Q24 of 38 · TypeScript

What are the most important `tsconfig.json` settings for a Playwright test project?

TypeScriptMidtypescripttsconfigplaywrightconfigurationbuild

Short answer

Short answer: `target` and `module` set output JS version and module format. `strict: true` enables null and implicit-any safety. `moduleResolution: 'bundler'` (or 'node16') governs import resolution. `paths` enables import aliases. `include` scopes what's compiled. `skipLibCheck` skips node_modules .d.ts for faster builds.

Detail

A Playwright TypeScript project needs a tsconfig tuned for test code — slightly different from a frontend or library tsconfig.

Key settings:

target: The JavaScript language level for emitted code. ES2022 is safe for Node 18+; it supports top-level await, class fields, and Array.at.

module: The module format. CommonJS for Node.js test environments; ESNext if you're using an ESM-native runner (Vitest, Playwright + Vite).

strict: Enable. Always. New projects have no excuse.

moduleResolution: "bundler" (TypeScript 5.0+) or "node16" for ESM-correct resolution. The older "node" resolves incorrectly for ESM-style imports.

baseUrl + paths: paths: { "@tests/*": ["./tests/*"] } enables import aliases, avoiding deep relative paths in test files.

include / exclude: Scope the compiler to your test directory — don't accidentally compile node_modules or output directories.

outDir / noEmit: Most test projects use noEmit: true (type-check only; the test runner handles transpilation). outDir is needed if you do emit.

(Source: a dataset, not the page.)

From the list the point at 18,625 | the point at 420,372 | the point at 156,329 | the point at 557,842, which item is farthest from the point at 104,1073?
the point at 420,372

esModuleInterop: Should be true to allow default imports from CommonJS modules (import path from 'path' instead of import * as path from 'path').

// EXAMPLE

// tsconfig.json for a Playwright TypeScript project
{
  "compilerOptions": {
    "target": "ES2022",
    "module": "CommonJS",
    "lib": ["ES2022"],
    "strict": true,
    "moduleResolution": "node",
    "esModuleInterop": true,
    "resolveJsonModule": true,
    "baseUrl": ".",
    "paths": {
      "@fixtures/*": ["./fixtures/*"],
      "@pages/*":    ["./pages/*"],
      "@utils/*":    ["./utils/*"]
    },
    "noEmit": true,               // tsc is type-checker only
    "skipLibCheck": true,         // skip node_modules .d.ts
    "noUnusedLocals": true,
    "noUnusedParameters": true
  },
  "include": ["tests/**/*", "fixtures/**/*", "pages/**/*", "utils/**/*"],
  "exclude": ["node_modules", "test-results", "playwright-report"]
}

// WHAT INTERVIEWERS LOOK FOR

Understanding of the key options and why each matters for test code. `strict: true` as non-negotiable. `noEmit: true` for type-checking only. Path aliases for import clarity. Excluding output directories. This is a practical config question — knowing the defaults vs what needs overriding.

// COMMON PITFALL

Including `src/**/*` or the project root in `include` — this can pull in application source files into the test type scope, causing type conflicts and longer compile times.